Treatment of Group B Streptococcal Urinary Tract Infections
Penicillin G or ampicillin should be used as first-line therapy for Group B Streptococcal (GBS) urinary tract infections due to their narrow spectrum of activity and lower likelihood of selecting for resistant organisms. 1
First-Line Treatment Options
For Hospitalized Patients (IV Therapy)
- Penicillin G: 5 million units IV initially, then 2.5-3.0 million units IV every 4 hours 1
- Ampicillin: 2 g IV initially, then 1 g IV every 4 hours 1
For Outpatient Treatment (Oral Therapy)
- Amoxicillin: 500 mg every 8 hours or 875 mg every 12 hours for 7-10 days 2
- Nitrofurantoin: Effective for uncomplicated lower UTIs caused by GBS 1, 3
Alternative Treatment for Penicillin-Allergic Patients
Non-Anaphylactic Allergy
- Cefazolin: 2 g IV initial dose, then 1 g IV every 8 hours 1
- Cephalexin (oral): For outpatient treatment 4
Anaphylactic Allergy
- Clindamycin: 900 mg IV every 8 hours (only if susceptibility testing confirms sensitivity) 1
- Vancomycin: 1 g IV every 12 hours (for clindamycin-resistant strains) 1
Treatment Duration
- Uncomplicated UTIs: 7-10 days 1
- Complicated UTIs or pyelonephritis: 10-14 days 1
- Continue treatment for at least 48-72 hours after the patient becomes asymptomatic 2
Special Considerations for GBS UTIs in Pregnancy
GBS bacteriuria during pregnancy requires special attention as it indicates heavy genital tract colonization and increases the risk of adverse pregnancy outcomes:
- Immediate treatment of the current UTI with appropriate antibiotics 1
- Intrapartum antibiotic prophylaxis during labor regardless of whether treatment was provided earlier in pregnancy 1
- Post-treatment urine culture to confirm eradication of infection 1
- No need for vaginal-rectal screening at 35-37 weeks for women with GBS bacteriuria during pregnancy 1
Antibiotic Resistance Considerations
- All GBS isolates remain susceptible to penicillin, ampicillin, cefazolin, and vancomycin 1
- Resistance to alternative agents is increasing:
Clinical Pearls and Pitfalls
Pearls
- GBS UTIs are less likely to progress to pyelonephritis compared to E. coli UTIs (1.1% vs 15.6%) 5
- Nitrofurantoin is particularly effective for GBS bacteriuria and has minimal impact on vaginal flora 3
- All GBS isolates remain susceptible to penicillin and ampicillin, making them excellent first-line choices 1
Pitfalls to Avoid
- Failing to perform susceptibility testing in penicillin-allergic patients, given the high rates of resistance to alternative antibiotics 1
- Using fluoroquinolones as first-line therapy when alternatives exist, due to FDA warnings about serious side effects 1
- Not confirming eradication of GBS bacteriuria with follow-up cultures, especially in pregnant women 1
- Overlooking the need for intrapartum prophylaxis in pregnant women with history of GBS bacteriuria, even if previously treated 1
Treatment Algorithm
- Confirm diagnosis with urine culture showing GBS
- Assess patient factors:
- Pregnancy status
- Penicillin allergy status
- Severity of infection (lower UTI vs pyelonephritis)

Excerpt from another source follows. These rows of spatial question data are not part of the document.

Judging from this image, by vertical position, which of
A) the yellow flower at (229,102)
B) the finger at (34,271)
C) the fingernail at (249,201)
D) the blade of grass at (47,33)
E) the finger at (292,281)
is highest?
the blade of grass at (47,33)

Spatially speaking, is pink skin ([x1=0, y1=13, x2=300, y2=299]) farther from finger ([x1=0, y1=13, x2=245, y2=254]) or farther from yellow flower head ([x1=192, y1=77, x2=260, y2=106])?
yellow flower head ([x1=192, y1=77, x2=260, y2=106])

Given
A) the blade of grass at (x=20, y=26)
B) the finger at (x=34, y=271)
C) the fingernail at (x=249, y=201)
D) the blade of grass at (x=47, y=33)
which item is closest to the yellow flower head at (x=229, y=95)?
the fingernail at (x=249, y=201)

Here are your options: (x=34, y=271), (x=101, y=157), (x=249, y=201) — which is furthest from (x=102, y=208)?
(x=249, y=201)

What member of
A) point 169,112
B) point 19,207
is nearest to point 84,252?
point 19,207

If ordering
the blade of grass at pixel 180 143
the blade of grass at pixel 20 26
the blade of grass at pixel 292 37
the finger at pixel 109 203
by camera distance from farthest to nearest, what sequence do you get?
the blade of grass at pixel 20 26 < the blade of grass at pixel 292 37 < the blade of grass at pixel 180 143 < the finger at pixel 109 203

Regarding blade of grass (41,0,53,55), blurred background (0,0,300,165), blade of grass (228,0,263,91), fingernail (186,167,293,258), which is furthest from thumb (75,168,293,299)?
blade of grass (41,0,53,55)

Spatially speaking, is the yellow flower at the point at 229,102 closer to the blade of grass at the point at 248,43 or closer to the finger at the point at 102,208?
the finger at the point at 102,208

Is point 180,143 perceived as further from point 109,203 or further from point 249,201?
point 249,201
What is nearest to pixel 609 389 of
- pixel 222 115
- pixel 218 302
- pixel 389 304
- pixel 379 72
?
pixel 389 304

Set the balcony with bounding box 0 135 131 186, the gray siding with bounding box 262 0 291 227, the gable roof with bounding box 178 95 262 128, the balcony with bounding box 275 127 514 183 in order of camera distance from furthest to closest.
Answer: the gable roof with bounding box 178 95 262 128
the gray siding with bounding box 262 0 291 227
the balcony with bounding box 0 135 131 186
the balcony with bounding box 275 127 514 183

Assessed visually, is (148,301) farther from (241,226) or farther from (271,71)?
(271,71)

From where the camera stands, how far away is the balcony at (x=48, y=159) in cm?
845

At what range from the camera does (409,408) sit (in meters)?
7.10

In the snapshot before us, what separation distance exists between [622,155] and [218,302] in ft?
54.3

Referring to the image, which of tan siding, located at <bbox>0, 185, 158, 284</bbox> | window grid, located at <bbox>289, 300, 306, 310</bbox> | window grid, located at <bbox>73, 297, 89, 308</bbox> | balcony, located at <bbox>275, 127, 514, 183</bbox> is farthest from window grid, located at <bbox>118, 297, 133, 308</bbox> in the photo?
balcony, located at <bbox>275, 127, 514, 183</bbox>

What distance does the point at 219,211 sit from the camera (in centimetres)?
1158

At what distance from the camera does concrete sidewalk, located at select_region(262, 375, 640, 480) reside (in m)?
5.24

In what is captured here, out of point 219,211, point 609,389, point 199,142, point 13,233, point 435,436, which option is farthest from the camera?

- Outpatient vs inpatient management
- Select appropriate antibiotic based on above factors
- Monitor response to therapy
- Obtain follow-up urine culture to confirm eradication
- For pregnant women: Plan for intrapartum antibiotic prophylaxis regardless of treatment earlier in pregnancy
By following this evidence-based approach, clinicians can effectively manage GBS UTIs while minimizing the risk of complications and antibiotic resistance.